Please return the lines of the items word for word, starting from the first line of the items and ending with the line that contains "alloy wheel, bbox=285,274,298,310 →", with both of those lines included.

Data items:
- - - - - - -
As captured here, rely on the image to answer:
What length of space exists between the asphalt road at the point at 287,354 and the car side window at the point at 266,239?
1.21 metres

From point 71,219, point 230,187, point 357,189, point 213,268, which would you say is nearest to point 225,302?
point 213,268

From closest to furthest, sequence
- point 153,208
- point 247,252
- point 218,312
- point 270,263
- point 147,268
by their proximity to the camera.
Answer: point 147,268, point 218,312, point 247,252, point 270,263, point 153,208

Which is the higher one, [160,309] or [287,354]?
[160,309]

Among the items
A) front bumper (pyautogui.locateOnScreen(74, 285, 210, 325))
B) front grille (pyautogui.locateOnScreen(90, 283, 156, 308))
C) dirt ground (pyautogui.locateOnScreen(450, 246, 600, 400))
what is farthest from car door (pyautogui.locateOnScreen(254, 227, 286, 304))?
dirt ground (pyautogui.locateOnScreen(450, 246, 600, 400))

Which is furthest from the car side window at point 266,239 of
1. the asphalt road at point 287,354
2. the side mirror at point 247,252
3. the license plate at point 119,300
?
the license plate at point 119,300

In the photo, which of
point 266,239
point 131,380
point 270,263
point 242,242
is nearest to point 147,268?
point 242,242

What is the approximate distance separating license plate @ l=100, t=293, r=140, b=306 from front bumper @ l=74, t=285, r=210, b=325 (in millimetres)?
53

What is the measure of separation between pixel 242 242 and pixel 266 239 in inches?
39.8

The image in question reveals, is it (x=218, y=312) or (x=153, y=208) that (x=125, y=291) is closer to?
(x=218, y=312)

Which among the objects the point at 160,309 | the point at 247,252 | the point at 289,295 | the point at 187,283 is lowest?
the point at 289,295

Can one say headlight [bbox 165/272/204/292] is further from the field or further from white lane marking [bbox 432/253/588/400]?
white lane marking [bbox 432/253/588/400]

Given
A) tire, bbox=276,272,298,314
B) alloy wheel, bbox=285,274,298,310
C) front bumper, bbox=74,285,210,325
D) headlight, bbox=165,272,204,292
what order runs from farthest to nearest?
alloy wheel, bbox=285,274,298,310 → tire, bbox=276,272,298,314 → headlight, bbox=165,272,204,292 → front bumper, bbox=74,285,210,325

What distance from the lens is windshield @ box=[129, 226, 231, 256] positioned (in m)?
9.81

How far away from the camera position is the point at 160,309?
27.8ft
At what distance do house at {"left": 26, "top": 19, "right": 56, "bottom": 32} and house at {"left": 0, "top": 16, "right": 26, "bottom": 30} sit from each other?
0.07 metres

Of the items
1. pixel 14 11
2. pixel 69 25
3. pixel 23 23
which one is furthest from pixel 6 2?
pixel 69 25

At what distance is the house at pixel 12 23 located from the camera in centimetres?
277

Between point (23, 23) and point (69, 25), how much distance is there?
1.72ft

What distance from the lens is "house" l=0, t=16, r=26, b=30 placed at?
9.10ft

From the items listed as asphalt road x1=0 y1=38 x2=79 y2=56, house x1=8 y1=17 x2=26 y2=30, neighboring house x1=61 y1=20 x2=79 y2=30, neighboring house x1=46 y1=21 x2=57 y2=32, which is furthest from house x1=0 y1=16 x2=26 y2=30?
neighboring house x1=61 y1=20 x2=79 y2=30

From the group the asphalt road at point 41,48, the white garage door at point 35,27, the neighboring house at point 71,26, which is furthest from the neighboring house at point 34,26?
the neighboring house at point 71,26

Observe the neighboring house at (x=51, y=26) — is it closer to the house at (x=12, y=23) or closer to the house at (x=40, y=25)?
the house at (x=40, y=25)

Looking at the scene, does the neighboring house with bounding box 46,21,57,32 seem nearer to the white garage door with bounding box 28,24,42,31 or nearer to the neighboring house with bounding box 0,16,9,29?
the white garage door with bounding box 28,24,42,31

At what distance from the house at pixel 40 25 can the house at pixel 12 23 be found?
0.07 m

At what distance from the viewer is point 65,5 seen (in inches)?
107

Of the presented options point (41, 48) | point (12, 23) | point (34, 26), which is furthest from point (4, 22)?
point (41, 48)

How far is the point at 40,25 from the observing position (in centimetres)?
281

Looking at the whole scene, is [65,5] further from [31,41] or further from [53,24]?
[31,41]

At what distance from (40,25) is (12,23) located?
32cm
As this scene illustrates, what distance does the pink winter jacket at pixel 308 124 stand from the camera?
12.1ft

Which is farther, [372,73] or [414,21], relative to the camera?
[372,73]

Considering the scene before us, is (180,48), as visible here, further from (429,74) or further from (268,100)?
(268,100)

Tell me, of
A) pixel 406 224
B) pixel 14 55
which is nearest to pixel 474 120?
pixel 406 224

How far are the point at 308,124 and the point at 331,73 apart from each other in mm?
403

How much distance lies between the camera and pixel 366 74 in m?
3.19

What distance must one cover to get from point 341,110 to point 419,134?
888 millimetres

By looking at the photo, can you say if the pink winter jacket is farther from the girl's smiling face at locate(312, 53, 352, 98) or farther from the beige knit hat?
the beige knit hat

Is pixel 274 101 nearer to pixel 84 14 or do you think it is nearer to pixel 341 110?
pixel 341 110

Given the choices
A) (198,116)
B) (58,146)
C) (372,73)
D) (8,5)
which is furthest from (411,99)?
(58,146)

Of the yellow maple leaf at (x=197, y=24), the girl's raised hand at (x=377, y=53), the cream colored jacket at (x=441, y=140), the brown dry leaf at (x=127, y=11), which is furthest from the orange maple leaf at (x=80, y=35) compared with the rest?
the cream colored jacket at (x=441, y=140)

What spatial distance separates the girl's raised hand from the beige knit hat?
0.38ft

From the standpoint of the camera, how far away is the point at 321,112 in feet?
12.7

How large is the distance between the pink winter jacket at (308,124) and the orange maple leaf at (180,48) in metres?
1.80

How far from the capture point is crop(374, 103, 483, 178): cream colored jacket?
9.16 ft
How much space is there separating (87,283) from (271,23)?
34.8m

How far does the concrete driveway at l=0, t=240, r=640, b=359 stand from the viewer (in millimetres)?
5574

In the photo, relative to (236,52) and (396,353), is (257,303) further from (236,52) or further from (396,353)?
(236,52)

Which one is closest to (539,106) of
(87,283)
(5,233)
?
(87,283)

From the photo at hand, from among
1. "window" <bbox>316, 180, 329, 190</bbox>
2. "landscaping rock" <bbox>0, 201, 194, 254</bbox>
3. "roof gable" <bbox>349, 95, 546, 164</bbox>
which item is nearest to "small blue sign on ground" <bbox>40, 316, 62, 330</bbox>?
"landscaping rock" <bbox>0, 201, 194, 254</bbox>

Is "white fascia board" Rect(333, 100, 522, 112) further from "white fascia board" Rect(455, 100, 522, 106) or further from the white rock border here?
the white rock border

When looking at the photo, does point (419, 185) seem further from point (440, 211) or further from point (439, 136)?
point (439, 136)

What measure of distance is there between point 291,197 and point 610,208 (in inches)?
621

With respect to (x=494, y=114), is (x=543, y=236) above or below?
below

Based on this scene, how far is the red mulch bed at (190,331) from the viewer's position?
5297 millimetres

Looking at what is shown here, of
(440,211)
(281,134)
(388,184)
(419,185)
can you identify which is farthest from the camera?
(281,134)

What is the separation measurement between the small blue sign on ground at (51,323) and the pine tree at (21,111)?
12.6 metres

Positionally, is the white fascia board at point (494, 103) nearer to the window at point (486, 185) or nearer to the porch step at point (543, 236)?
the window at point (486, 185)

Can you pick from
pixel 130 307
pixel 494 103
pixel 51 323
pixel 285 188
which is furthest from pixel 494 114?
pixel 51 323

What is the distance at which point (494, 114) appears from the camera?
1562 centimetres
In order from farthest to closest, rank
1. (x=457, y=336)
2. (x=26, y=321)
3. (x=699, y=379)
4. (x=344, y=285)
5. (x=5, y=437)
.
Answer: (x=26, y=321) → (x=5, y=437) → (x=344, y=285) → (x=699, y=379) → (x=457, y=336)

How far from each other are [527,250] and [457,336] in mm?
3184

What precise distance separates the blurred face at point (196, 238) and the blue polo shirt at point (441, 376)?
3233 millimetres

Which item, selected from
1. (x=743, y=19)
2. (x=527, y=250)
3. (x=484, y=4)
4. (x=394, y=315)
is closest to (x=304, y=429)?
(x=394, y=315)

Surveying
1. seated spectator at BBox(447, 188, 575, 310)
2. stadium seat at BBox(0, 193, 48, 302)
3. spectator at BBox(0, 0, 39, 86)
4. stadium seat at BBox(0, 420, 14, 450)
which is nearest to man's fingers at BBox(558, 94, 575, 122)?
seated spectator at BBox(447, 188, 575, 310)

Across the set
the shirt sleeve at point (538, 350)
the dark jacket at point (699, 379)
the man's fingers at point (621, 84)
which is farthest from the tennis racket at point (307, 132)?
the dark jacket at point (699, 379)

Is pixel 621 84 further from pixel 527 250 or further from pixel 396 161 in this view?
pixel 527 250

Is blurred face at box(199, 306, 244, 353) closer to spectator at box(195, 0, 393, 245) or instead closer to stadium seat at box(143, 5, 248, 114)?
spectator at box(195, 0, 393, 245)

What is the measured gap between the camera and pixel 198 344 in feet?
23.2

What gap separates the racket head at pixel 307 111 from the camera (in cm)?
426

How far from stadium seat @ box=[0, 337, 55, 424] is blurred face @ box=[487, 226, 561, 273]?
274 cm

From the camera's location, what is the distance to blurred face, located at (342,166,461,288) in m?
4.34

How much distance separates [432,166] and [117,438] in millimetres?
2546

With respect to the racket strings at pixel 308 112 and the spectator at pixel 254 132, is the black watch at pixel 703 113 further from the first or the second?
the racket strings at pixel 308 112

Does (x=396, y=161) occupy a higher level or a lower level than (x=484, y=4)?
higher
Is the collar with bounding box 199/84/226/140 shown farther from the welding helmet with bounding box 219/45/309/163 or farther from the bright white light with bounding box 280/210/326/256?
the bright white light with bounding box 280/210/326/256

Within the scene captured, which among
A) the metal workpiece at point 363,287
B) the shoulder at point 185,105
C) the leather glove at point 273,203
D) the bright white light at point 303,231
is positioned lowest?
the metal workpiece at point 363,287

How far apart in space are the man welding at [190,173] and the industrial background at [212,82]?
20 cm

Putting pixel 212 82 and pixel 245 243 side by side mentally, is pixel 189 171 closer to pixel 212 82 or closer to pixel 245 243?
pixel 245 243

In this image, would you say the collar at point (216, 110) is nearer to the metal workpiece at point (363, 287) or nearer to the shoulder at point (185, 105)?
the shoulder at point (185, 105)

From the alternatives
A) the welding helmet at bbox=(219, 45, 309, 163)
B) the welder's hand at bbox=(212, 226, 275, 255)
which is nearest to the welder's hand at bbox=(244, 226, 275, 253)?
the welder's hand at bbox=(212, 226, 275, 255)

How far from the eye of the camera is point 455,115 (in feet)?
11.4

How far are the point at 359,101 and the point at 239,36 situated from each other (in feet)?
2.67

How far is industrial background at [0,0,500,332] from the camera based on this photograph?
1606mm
- - - - - - -
— Result of this exercise —
As captured here, rely on the image to answer:
What length of space exists between the asphalt road at the point at 287,354 and the car side window at the point at 266,239?
1.21 metres

From point 71,219, point 230,187, point 357,189, point 213,268, which would you say is nearest to point 225,302?
point 213,268

From closest to furthest, sequence
- point 153,208
- point 247,252
- point 218,312
- point 270,263
- point 147,268
by their proximity to the camera.
Answer: point 147,268, point 218,312, point 247,252, point 270,263, point 153,208

Which is the higher one, [160,309] or [287,354]?
[160,309]

Among the items
A) front bumper (pyautogui.locateOnScreen(74, 285, 210, 325))
B) front grille (pyautogui.locateOnScreen(90, 283, 156, 308))
C) dirt ground (pyautogui.locateOnScreen(450, 246, 600, 400))
what is farthest from car door (pyautogui.locateOnScreen(254, 227, 286, 304))?
dirt ground (pyautogui.locateOnScreen(450, 246, 600, 400))

Which is furthest from the car side window at point 266,239 of
1. the asphalt road at point 287,354
2. the side mirror at point 247,252
3. the license plate at point 119,300
?
the license plate at point 119,300

In the photo, which of
point 266,239
point 131,380
point 270,263
point 242,242
is nearest to point 147,268?
point 242,242

What is the approximate distance separating license plate @ l=100, t=293, r=140, b=306 from front bumper @ l=74, t=285, r=210, b=325 (in millimetres)?
53

What is the measure of separation between pixel 242 242 and pixel 266 239 in inches?
39.8

The image in question reveals, is it (x=218, y=312) or (x=153, y=208) that (x=125, y=291) is closer to?
(x=218, y=312)

Which among the objects the point at 160,309 | the point at 247,252 | the point at 289,295 | the point at 187,283 is lowest?
the point at 289,295

Can one say headlight [bbox 165/272/204/292] is further from the field or further from white lane marking [bbox 432/253/588/400]?
white lane marking [bbox 432/253/588/400]

Given
A) tire, bbox=276,272,298,314
B) alloy wheel, bbox=285,274,298,310
C) front bumper, bbox=74,285,210,325
D) headlight, bbox=165,272,204,292
what order runs from farthest to nearest?
alloy wheel, bbox=285,274,298,310 → tire, bbox=276,272,298,314 → headlight, bbox=165,272,204,292 → front bumper, bbox=74,285,210,325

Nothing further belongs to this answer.